IEEE C57.158-2017 pdf free downlaod – IEEE Guide for the Application of Tertiary and Stabilizing Windings in Power Transformers.
For transformers that work under bidirectional power flow, either main winding (H or X) can act as primary or secondary. Multiwinding transformers can also have two primaries or two secondaries; however, that application falls outside the scope of this document. For the rest of this document, the term transformer will indistinctly indicate a two separate-winding transformer or an autotransformer, unless specifically required. For the case of wye-wye-connected transformers, either in the form of a three-phase transformer, or as a transformer bank, a third, delta-connected tertiary winding may be required for the main purpose of stabilizing the phase-to-neutral voltages under unstable condition. Unstable condition means that the line- to-neutral voltages of the transformer become unsymmetrical with respect to neutral.
The phenomenon described in the foregoing paragraph is not necessarily coincident with the so-called “neutral shift,” which can be seen when a wye-connected source, with high-impedance grounding in the neutral, gets one of the three lines unintentionally grounded, raising the voltage to ground of the other two “live” lines, but keeping the line-to-neutral voltages constant at the source (see Chapter 1 of IEEE Std 142™-2007 [B17], Chapter 15 of Evans, et al. [B7], and Chapter 15 of Schlabbach and Rofalski [B35]). Coming back to wye-wye-connected transformers, line-to-neutral voltages may become unstable when unbalanced line-to-neutral loads are applied to the secondary, load side, and the primary neutral is not directly connected to the neutral of the source (the most general case). Line-to-neutral voltages may also become unstable when the third harmonics of the exciting current have a significant magnitude and cannot flow through the primary or secondary windings, consequently inducing third-harmonic voltages in the line-to-neutral voltages of primary and secondary sides of the transformer. A more detailed explanation of these conditions is introduced in 5.1. For three-phase transformers (as opposed to transformer banks), if the terminals of the delta-connected winding are not brought out of the tank, this winding cannot be designated as a tertiary winding, in the proper sense, as it cannot be loaded or tested as a three-phase device.

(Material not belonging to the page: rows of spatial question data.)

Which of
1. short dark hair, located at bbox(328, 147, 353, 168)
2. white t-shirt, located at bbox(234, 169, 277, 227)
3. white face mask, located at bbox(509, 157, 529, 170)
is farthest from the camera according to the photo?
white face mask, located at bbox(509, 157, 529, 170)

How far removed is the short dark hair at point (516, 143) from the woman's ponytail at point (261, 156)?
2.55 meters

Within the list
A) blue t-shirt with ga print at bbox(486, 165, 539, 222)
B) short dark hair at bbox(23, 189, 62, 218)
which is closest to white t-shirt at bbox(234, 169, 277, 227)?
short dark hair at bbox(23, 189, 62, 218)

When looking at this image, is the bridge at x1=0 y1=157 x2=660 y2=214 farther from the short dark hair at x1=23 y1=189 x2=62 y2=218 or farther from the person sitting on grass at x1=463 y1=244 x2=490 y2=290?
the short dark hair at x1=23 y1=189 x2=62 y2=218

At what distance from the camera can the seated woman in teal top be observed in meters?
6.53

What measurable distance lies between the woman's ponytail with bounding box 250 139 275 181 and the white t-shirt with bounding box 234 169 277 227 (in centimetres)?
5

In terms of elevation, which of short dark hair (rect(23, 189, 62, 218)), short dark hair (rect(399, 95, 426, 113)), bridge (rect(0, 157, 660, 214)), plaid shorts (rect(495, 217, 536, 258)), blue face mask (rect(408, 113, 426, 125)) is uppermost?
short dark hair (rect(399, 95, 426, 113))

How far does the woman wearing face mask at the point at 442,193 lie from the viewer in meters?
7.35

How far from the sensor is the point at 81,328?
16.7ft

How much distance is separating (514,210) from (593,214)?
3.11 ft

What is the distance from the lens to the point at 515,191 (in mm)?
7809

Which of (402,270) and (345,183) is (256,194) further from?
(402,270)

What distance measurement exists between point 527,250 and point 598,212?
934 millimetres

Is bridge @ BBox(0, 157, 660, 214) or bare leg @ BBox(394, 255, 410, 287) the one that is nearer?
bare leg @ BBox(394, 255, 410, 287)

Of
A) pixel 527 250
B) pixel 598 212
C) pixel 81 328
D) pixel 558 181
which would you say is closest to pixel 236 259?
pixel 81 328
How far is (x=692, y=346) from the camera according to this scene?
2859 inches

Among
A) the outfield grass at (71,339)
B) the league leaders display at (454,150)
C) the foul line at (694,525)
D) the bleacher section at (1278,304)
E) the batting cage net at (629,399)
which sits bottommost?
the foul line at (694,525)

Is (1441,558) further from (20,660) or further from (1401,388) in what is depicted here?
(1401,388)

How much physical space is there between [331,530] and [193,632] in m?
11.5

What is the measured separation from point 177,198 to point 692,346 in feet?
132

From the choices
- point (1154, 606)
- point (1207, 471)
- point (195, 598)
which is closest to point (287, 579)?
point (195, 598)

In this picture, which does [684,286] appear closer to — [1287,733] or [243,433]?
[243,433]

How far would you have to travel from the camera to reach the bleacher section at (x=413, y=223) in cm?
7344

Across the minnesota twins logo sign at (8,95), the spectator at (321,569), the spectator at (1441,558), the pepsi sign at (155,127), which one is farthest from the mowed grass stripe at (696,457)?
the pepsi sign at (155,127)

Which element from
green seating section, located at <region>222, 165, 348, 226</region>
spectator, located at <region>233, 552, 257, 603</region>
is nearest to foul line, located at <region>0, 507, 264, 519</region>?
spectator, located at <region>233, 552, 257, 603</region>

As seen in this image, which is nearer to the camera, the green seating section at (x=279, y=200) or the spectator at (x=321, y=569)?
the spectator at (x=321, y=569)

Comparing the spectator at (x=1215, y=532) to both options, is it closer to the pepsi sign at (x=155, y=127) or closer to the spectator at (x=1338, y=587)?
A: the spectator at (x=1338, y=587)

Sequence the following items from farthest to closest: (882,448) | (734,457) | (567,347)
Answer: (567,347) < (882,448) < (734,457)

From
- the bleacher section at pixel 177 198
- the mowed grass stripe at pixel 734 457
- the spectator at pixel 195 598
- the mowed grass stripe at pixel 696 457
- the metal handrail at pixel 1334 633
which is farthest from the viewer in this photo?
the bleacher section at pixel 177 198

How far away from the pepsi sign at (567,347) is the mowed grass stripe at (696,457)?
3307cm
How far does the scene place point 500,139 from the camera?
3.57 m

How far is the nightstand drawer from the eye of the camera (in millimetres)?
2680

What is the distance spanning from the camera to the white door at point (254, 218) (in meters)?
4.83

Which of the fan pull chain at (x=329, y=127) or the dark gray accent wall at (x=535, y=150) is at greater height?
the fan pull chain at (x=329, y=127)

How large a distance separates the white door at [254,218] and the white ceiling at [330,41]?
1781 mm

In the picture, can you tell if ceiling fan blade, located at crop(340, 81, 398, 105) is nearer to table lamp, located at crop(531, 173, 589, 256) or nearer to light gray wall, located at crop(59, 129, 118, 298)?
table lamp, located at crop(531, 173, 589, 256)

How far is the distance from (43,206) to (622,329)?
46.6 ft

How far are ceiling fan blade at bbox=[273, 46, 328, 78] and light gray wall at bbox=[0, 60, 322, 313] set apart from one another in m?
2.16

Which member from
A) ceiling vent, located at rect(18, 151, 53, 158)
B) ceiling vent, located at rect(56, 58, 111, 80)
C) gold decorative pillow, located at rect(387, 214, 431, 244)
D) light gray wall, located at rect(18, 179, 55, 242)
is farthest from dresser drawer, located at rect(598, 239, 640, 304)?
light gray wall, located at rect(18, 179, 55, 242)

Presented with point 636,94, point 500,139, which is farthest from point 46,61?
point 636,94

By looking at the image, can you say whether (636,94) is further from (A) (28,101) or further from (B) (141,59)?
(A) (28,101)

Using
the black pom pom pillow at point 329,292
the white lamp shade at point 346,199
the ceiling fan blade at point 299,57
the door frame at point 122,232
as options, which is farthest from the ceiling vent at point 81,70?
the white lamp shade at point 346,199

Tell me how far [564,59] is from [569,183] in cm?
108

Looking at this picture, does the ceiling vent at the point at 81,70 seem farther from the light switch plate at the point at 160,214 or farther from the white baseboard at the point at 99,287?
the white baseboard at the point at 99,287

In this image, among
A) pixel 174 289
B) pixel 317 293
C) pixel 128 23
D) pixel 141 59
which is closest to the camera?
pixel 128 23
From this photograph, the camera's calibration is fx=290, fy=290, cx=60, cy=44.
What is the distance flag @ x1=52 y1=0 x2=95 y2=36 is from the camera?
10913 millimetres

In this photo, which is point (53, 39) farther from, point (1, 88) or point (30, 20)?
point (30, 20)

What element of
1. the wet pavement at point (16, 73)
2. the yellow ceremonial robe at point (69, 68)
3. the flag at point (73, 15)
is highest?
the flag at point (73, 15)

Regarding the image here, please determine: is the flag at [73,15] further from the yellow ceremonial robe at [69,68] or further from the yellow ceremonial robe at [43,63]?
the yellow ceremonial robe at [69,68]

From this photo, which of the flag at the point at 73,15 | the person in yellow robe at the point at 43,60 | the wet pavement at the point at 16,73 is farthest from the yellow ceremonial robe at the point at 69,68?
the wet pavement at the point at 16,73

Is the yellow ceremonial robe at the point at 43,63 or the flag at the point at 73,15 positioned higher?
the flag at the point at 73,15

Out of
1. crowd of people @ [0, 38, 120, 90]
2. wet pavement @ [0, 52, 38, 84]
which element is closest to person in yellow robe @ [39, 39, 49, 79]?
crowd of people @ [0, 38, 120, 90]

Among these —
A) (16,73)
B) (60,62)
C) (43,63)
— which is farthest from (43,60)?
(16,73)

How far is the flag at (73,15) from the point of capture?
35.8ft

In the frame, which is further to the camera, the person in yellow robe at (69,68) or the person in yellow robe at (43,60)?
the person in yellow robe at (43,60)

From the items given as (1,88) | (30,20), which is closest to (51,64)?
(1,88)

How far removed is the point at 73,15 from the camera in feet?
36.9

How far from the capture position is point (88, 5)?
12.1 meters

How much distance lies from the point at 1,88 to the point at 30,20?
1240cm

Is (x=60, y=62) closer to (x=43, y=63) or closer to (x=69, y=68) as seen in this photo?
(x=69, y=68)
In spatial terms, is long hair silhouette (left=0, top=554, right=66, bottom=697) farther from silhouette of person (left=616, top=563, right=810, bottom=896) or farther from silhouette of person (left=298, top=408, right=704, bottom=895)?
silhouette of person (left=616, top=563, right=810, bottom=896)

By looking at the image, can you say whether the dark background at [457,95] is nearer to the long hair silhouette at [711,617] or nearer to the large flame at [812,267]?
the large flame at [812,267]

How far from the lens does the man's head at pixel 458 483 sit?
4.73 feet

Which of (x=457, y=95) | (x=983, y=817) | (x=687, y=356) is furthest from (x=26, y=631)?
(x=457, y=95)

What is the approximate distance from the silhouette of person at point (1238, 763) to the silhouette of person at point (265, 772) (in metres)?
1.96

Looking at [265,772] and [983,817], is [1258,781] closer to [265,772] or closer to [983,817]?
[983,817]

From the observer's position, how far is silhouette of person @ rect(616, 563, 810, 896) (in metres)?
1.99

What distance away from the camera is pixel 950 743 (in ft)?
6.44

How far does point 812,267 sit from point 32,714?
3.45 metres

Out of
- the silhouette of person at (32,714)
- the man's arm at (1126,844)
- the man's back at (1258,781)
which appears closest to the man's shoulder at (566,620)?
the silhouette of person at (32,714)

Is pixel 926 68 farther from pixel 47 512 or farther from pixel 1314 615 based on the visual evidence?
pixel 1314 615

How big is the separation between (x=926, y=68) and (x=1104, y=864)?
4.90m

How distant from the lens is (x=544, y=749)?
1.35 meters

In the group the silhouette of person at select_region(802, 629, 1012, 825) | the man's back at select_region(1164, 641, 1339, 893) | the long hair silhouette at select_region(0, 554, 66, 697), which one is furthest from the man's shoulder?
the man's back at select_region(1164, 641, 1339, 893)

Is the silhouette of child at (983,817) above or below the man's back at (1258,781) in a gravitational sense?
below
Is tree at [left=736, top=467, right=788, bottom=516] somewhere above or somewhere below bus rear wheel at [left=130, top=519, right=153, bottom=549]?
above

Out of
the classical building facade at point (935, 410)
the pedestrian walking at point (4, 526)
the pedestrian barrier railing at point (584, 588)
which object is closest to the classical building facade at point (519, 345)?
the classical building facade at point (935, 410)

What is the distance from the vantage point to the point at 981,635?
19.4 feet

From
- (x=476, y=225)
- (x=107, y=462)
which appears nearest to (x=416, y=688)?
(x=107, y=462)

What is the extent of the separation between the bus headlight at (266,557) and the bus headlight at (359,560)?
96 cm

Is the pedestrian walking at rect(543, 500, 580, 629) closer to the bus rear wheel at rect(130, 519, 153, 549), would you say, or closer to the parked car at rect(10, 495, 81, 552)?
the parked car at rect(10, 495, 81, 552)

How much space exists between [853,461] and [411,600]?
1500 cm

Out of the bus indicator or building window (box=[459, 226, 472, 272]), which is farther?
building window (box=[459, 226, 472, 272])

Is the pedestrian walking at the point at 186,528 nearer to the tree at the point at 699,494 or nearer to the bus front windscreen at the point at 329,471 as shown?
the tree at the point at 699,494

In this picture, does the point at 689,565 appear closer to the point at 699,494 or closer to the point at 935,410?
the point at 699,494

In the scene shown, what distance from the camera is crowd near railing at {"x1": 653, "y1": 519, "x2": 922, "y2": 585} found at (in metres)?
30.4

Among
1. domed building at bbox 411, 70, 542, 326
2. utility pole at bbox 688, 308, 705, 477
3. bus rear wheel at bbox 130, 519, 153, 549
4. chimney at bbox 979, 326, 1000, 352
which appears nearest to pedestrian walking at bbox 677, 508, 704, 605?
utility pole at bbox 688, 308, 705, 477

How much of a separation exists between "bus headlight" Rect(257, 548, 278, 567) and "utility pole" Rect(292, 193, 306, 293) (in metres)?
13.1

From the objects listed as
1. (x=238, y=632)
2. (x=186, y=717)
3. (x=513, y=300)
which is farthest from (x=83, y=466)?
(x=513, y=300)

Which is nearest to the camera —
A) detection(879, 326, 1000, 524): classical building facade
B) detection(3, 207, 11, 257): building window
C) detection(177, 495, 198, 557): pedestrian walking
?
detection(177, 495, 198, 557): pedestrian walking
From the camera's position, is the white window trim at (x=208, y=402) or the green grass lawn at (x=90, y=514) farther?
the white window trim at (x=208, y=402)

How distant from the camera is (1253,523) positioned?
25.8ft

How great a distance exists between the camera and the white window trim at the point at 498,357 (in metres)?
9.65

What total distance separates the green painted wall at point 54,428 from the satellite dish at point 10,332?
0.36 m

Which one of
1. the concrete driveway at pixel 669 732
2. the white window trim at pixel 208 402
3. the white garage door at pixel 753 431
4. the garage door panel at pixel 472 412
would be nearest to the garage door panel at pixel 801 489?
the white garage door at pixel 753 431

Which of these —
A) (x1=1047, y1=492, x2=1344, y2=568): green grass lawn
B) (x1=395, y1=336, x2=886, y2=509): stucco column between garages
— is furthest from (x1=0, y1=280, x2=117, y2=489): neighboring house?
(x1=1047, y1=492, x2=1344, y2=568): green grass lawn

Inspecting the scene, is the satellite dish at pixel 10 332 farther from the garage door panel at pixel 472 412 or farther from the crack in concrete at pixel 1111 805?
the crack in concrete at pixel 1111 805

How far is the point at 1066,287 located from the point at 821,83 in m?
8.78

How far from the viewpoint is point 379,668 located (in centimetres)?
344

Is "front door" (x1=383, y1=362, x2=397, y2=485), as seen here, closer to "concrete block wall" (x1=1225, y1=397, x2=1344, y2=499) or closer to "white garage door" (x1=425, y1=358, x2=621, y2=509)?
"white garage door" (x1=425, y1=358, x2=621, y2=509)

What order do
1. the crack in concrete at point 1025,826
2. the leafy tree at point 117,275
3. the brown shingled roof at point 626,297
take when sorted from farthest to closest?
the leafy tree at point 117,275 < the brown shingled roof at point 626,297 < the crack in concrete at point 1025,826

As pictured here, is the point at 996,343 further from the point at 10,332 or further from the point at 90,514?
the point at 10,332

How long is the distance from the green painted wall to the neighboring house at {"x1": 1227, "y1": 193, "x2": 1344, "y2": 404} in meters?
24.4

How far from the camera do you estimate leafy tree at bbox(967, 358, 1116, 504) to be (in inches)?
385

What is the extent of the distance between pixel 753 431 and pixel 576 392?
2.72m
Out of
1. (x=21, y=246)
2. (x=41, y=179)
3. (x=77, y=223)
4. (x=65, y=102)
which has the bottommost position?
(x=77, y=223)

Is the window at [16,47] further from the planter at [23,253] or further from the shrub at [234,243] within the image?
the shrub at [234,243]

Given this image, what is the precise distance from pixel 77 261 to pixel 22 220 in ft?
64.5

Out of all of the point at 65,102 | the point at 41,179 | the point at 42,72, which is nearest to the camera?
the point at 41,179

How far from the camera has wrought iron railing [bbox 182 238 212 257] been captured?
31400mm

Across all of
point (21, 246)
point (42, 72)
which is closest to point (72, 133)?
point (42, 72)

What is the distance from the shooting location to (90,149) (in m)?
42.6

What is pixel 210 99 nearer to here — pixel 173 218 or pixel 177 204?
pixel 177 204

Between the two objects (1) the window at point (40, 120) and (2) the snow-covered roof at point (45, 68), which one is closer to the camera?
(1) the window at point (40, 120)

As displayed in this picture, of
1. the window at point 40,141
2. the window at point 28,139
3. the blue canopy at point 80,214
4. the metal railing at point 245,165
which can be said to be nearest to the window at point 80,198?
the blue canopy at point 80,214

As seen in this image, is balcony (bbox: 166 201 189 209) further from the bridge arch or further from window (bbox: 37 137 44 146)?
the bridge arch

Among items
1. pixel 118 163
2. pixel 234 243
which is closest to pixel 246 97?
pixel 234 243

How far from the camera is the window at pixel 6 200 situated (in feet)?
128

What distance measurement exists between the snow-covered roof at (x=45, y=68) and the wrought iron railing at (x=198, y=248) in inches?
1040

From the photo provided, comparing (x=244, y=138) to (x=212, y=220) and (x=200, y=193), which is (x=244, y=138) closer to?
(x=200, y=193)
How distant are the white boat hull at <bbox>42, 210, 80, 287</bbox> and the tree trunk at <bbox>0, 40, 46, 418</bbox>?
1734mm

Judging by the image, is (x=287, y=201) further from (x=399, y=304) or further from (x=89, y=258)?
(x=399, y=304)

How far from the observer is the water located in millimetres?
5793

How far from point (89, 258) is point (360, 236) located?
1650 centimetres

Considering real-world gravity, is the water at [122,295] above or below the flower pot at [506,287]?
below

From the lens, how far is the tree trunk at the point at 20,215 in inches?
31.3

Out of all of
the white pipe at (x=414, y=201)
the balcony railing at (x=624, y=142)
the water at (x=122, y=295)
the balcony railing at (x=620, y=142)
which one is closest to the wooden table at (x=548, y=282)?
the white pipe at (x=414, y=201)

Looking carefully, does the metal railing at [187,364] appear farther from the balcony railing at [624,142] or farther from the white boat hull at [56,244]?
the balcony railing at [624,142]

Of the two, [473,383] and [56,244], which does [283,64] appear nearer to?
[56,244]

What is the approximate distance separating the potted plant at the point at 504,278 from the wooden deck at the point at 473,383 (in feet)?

That closed-loop winding array is frequently designated as a buried tertiary, properly referred in this guide as a stabilizing winding, which can only carry single-phase circulating currents, also known as zero-sequence, or homopolar currents, in terms of power systems analysis techniques. Line-to-ground faults on the primary or secondary side of the substation produce high transient circulating currents in the stabilizing winding, especially if the neutral of the transformer is directly grounded, and therefore this winding must be accordingly designed, from mechanical and thermal perspectives. If continuous (more than a few tens of minutes) loading of the neutral is expected for any specific operating conditions, the stabilizing winding shall have a kVA rating assigned for expected thermal duty in addition to the short-circuit withstand capability. In this case, the stabilizing winding will be loaded in a similar fashion as neutral grounding devices. Some system operation codes limit the amount of continuous load current in neutral of transformers (see for an example Chapter 7 of Schlabbach and Rofalski [B35]). As opposed to stabilizing windings, tertiary windings can be connected to external loads, and potentially subjected to high three-phase or other fault currents at their terminals, which impose mechanical and thermal stresses on these windings. Single-phase transformers cannot have stabilizing windings, in terms of the foregoing definitions, because the delta connection is always formed external to their individual tanks. However, it is important to realize that every delta-connected tertiary winding in a transformer bank, or in three-phase transformers, automatically performs as a stabilizing winding, just because of its closed-loop connection, besides other functions that the winding might be required to perform, such as supplying three-phase load to local station services.IEEE C57.158 pdf download.